Even as the country is battling the scourge of the H1N1 virus, as many as 22,186 cases of swine flu have already been reported this year across the country, according to data from the ministry of health and family welfare. This indicates a steep increase from last year, when the country saw only 1,786 cases.
According to the official data, 342 people have died due to swine flu this year, while the number of deaths in 2016 was 265.
On the one hand, experts say, this jump indicates the robust disease surveillance programme, but on the other, it also indicates a worrisome trend.
"The rise in cases is certainly a cause for concern as this is the early phase of the disease," said Dr Atul Kakar, senior consultant and vice chairman at the department of internal medicine at Sir Ganga Ram Hospital in New Delhi. According to the hospital, out of 211 cases attended there, three deaths have been reported between July 1 and August 16.

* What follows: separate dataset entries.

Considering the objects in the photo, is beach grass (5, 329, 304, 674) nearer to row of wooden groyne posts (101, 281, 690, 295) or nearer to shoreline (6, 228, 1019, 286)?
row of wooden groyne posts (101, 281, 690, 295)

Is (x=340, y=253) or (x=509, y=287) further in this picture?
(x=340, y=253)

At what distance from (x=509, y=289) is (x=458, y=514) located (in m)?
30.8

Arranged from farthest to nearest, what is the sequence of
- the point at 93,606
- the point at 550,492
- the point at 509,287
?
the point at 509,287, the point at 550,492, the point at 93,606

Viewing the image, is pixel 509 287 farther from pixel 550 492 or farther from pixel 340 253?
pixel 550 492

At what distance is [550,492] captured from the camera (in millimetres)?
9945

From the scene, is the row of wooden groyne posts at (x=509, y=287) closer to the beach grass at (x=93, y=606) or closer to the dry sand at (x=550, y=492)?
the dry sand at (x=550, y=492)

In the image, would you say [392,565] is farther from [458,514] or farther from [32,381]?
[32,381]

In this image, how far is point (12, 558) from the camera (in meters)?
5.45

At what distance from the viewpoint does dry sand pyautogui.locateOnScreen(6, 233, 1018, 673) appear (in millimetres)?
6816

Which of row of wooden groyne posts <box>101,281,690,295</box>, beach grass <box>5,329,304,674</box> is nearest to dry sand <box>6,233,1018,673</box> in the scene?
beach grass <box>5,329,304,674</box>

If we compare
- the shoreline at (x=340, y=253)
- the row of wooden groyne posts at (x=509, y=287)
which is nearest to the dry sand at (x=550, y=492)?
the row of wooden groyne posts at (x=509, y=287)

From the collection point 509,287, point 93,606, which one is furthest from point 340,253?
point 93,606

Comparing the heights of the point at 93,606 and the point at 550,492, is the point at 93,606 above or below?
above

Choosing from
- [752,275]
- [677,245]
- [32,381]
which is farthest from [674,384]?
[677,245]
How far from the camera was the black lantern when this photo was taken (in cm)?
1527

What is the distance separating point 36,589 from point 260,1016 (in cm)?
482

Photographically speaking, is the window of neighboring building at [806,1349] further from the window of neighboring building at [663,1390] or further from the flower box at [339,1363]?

The corresponding figure for the deaths at the city's Ram Manohar Lohia (RML) hospital stands at 23, of which 14 are residents of Delhi. However, data from the Centre record only three deaths in the city. Explaining the discrepancy in the records, a source from the health ministry said that the Centre took note of deaths as belonging to a certain city only if there were relevant documents to prove residence.
An official from RML hospital said, "Many patients die due to reasons of co-morbidity such as patients having diabetes, hypertension and respiratory problems. The ministry is careful in recording whether these deaths are solely because of swine flu."
"Deaths due to swine flu are not an issue because it can be treated easily. Only a small number of patients who have low immunity or suffer from conditions of co-morbidity are at risk of death," said Kakar. The government ought to release an advisory on swine flu, and also make the test cheaper, he added. Currently, the test costs about Rs 5,000. Kakar also said that many cases might not get detected because the test is expensive.